At first it seems like aging and inevitable death infiltrate Susan’s life, pour in from ever crack and crevice; but maybe Susan is infiltrating death. Maybe death is the natural order and it’s Susan who continually fights against nature, swims like Sisyphus against the current. She moves slowly, thinks slowly, more languid than meditative, like the current of existence is pushing against her. Maybe middle age is the stale purgatory of humanity, banality as slow, corrosive degradation.

Casey, young and youthful, begins to enjoy her life for the first time since the accident that left her crippled. Hal is lionized in death, a spiritual embalming of his reputation and legacy, like the stuffed and mounted animals serving as expensive decorations in a historic mansion, fulfilling a new purpose. Even the elderly show more vigor than Susan, however lacking in lucidity: T., whose previous girlfriend recently died, has a delusional, dementia-afflicted mother, Angela; the older Angela gets, the more she regresses; the more she regresses, the deeper she descends into a black tar-pit of childlike dependence and handless hassle. T. takes care of her, then bums her onto Susan when he and Casey decide to go globe-trekking. Angela moves in, invites her fellow dementia-addled friends to move in, demands Susan wait on her and concede to her implausible, illogical demands (she wants a slumber party with her friends, most of whom don’t even know what year it is).

Susan’s young daughter grows independent, the elderly Angela essentially becomes a child again, and Susan is left as caretaker of the dead, of the old and dying.

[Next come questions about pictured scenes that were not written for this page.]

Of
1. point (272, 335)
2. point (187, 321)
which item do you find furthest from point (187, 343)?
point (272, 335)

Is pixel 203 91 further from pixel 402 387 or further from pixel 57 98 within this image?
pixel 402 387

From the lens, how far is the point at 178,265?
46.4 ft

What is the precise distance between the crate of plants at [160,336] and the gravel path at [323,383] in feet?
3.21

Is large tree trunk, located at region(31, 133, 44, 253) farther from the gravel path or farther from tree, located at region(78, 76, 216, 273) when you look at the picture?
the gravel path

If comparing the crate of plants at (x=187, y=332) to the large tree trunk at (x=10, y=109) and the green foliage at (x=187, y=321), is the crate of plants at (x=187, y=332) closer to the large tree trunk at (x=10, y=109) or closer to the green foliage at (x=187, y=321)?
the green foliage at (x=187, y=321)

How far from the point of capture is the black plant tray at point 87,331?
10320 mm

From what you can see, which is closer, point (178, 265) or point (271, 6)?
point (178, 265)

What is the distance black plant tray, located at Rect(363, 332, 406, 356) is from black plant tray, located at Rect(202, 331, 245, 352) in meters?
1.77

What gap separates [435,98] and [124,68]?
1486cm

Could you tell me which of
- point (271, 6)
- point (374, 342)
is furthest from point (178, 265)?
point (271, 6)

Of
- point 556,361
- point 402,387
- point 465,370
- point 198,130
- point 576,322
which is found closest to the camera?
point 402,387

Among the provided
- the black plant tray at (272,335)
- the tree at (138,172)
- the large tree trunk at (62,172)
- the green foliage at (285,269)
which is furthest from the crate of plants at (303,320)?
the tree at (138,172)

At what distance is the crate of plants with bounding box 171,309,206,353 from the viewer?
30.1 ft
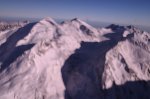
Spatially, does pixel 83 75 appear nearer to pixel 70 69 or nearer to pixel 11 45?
pixel 70 69

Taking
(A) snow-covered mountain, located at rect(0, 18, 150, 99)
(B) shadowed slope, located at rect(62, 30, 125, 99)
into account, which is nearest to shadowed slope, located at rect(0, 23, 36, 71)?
(A) snow-covered mountain, located at rect(0, 18, 150, 99)

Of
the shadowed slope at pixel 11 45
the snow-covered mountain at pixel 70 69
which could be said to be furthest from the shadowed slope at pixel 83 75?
the shadowed slope at pixel 11 45

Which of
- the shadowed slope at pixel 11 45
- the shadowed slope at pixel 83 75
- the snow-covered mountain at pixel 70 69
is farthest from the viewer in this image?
the shadowed slope at pixel 11 45

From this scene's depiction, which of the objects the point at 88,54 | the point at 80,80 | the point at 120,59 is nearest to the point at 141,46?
the point at 120,59

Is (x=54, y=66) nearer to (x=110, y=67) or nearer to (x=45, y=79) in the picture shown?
(x=45, y=79)

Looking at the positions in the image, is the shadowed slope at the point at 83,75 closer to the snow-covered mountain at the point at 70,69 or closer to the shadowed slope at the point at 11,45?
the snow-covered mountain at the point at 70,69

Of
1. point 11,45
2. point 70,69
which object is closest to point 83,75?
point 70,69

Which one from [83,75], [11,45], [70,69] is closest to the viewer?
[83,75]

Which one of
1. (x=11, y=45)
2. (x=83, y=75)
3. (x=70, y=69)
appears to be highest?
(x=11, y=45)
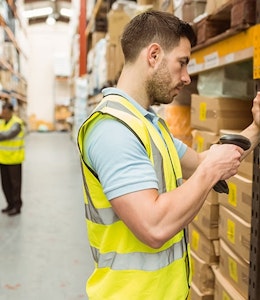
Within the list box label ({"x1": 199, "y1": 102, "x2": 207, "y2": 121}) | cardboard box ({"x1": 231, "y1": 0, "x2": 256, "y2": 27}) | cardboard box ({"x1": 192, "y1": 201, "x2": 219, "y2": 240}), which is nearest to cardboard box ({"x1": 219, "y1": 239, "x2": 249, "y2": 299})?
cardboard box ({"x1": 192, "y1": 201, "x2": 219, "y2": 240})

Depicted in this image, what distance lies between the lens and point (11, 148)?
5441 mm

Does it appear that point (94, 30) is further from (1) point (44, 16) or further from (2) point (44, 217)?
(1) point (44, 16)

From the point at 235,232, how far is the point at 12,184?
13.1 feet

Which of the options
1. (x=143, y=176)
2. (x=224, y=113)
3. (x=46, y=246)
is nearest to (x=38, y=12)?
(x=46, y=246)

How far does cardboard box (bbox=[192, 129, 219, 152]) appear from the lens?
2270mm

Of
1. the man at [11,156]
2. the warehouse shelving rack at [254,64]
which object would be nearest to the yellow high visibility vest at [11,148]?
the man at [11,156]

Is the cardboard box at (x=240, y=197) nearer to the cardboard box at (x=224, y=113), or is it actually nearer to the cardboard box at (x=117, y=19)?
the cardboard box at (x=224, y=113)

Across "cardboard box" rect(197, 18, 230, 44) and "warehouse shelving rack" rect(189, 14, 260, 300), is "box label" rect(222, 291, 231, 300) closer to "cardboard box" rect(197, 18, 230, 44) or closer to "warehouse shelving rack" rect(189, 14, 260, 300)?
"warehouse shelving rack" rect(189, 14, 260, 300)

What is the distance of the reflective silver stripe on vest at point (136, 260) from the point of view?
127cm

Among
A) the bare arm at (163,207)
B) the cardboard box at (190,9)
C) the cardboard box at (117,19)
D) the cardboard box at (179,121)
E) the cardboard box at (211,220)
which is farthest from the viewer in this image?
the cardboard box at (117,19)

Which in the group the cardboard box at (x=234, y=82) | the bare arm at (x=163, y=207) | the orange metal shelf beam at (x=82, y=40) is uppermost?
the orange metal shelf beam at (x=82, y=40)

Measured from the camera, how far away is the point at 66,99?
72.9ft

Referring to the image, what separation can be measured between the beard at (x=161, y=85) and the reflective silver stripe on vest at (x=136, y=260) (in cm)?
46

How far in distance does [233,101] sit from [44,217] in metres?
3.50
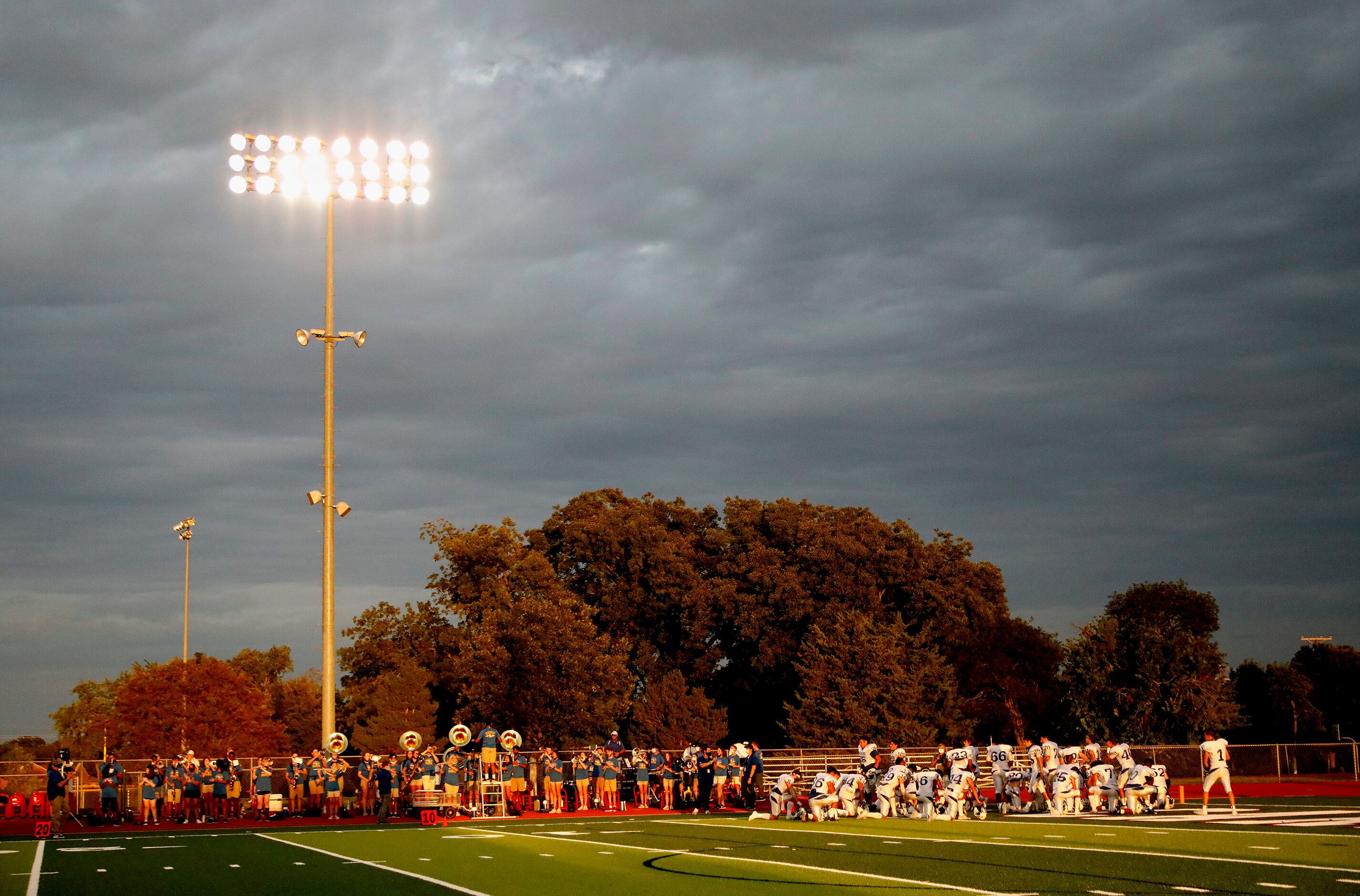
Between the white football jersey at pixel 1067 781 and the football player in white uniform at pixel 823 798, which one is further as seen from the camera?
the white football jersey at pixel 1067 781

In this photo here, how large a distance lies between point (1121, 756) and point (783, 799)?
7.65 meters

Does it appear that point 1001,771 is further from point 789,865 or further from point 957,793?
point 789,865

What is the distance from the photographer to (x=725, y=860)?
16344 mm

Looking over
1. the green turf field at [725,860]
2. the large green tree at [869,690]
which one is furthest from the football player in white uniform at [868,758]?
the large green tree at [869,690]

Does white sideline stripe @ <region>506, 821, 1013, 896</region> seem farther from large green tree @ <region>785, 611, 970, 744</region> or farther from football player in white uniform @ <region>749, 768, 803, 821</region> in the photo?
large green tree @ <region>785, 611, 970, 744</region>

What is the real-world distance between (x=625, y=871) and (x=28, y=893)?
22.0ft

Her second chance at life sinks into a prop wash of servitude. She lives a continual wake, embalming the dead and making their flesh vessels more aesthetically pleasing, though she can’t revive them. She can control their aesthetics but not their existence.

And Susan continually invites death into her life—demands it, idolizes it:

“Jim! The dead have sent their bodies down to be with us—the ones with fur, the ones with skin, the ones with scales and hides and feathers. Some of them even have skeletons. They’re more beautiful than we are—golden, orange, an iridescent green, scarlet, the blue of tropical water, the blue of skies, the blue violets. Lions and peacocks, auks and bears. The deep brown of comfort and hibernation.”

She fabricates illusions of death and decay when none is discernible. She insists that she murdered Hal—which she didn’t. If Millet didn’t so beautifully establish Susan’s paranoiac perversion of reality—again, so subtly; she’s not crazy or delusional like Angela, but she views the world through an undeniable gleam of quiet mania, a paranoid pathos—her repeated insistence that she murdered Hal would become irksome. Yes, we get it—you killed Hal (though you didn’t). Thanks for the reminder. But therein lies the beauty ofMagnificence: Millet captures the deposition of depression, not vividly, but opaquely. Because depression isn’t vivid; depression is an opaque obstruction. You may be lucidly aware of your affliction and its sticky-fingered prying into your consciousness, but depression is like the crash after too much coffee—a gray-plaid fog suffusing in your skull, not thick enough to crash ships, but not quite thin enough to penetrate.

Sylvia Plath’s The Bell Jar remains the epitome of prose as confession, the ultimate entrapment of depression and a keen inspection of feminine frailty, and Millet’s discourse flows in the same vein. But Plath infused humor and color into her story: Esther is empathetic and clever, whereas Susan is purposefully bland. This is both admirable and self-defeating, as we feel no epiphany by novel’s end. We’ve learned no lesson on life. Is this a requirement of literature? Like Nicolas Cage-as-Charlie Kauffman in Adaptation, asking why we need to have characters change and learn life lessons in movies, Millet depicts a woman struggling with life’s many inequalities, and that she survives is reward enough.